Attempting isiXhosa text-to-speech

Training a computer to click

3 min readSep 30, 2019

With 11 million speakers, isiXhosa is the most popular language in the world with click consonants. This makes it an interesting subject for training a text-to-speech model with deep learning.

Intro

If you haven’t heard the language before, here is a guide to the X click in isiXhosa:

And the song Qongqothwane:

While researching this post, I also stumbled onto an isiXhosa ASMR account, if you’re into that.

The model

When I looked up open source text-to-speech, I found Tacotron and the successor Tacotron2. Mozilla’s TTS repo (dev branch) has the most straightforward of explanations for working with your own data and training a Tacotron model on Google CoLab. CoLab is a Python notebook environment, integrated into Google Drive, which will give you a free GPU to run the code.

The dataset

OpenSLR.org has 80 text and audio resources, including South African languages. Their isiXhosa dataset is 2,420 recordings totaling 907MB, but we should note that it’s 40% the size of a comparable free English dataset (LJ Speech). So I don’t expect the output to sound like a natural speaker.

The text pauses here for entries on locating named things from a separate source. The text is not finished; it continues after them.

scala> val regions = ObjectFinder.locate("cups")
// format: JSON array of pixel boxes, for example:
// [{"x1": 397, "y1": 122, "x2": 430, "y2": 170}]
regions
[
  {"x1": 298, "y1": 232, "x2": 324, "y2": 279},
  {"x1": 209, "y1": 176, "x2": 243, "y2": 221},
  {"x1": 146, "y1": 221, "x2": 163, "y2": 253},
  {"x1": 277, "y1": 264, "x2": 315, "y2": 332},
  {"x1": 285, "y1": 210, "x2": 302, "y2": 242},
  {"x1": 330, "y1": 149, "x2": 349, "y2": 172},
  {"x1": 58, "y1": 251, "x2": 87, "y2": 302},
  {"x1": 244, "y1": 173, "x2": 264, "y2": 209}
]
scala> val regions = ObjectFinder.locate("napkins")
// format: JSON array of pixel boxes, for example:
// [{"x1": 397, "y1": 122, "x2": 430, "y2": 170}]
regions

After some trial and error, I was able to create a config.json which supported the provided WAV files and newer options in the TTS dev branch. Then it was time to train the model and wait to see the results:

python train.py — config_path ../config.json — data_path ../xh_za/za/xho/wavs/

There were two issues during training— first, the default config is for 1,000 epochs, but I did a back-of-the-envelope calculation that CoLab’s 12-hour limit would be about 100 epochs. Secondly, I was seeing a weird warning, but I found a GitHub issue dismissing it:

I had asked the model to synthesize a sentence from the isiXhosa Wikipedia:

IsiXhosa lolunye lweelwimi zaseMzantsi Afrika ezingundoqo nezaziwayo.
Xhosa is one of South Africa’s most important and popular languages.

After about 80 epochs, the output of CoLab had gone from an electric pulse to a few vocal sounds, spoken by an unintelligible fuzz:

Cooking faster on AWS SageMaker

Now I switched to a paid instance on AWS SageMaker. There’s still a 12-hour limit here, but I can run on a better setup (ml.p2.8xlarge, 8 GPUs, $7.20/hr), and set up 180 epochs. The three things to watch for here here were:

setting aside extra storage (50GB)
installing libsndfile withconda install -y -c conda-forge
using distribute.py in place of train.py for multiple GPUs

Unfortunately the output of this was also unintelligible.

The failure

Why is it not coming through?

One problem is that the text data does not have a standard spelling. There is no sign of the capital C, Q, and X typically used to represent the clicks. Where English is made easier by phonetic dictionaries, there is no extra boost or parsing of isiXhosa words here.

Update: A major problem with this attempt was that phonemizer, the script which converts the text into phonemes, was set for en-US. There is no isiXhosa setting within the library, so I would need to find or write a converter script. Other languages which are included in the library, or have a cousin (for example, Russian and Mongolian) would fare better.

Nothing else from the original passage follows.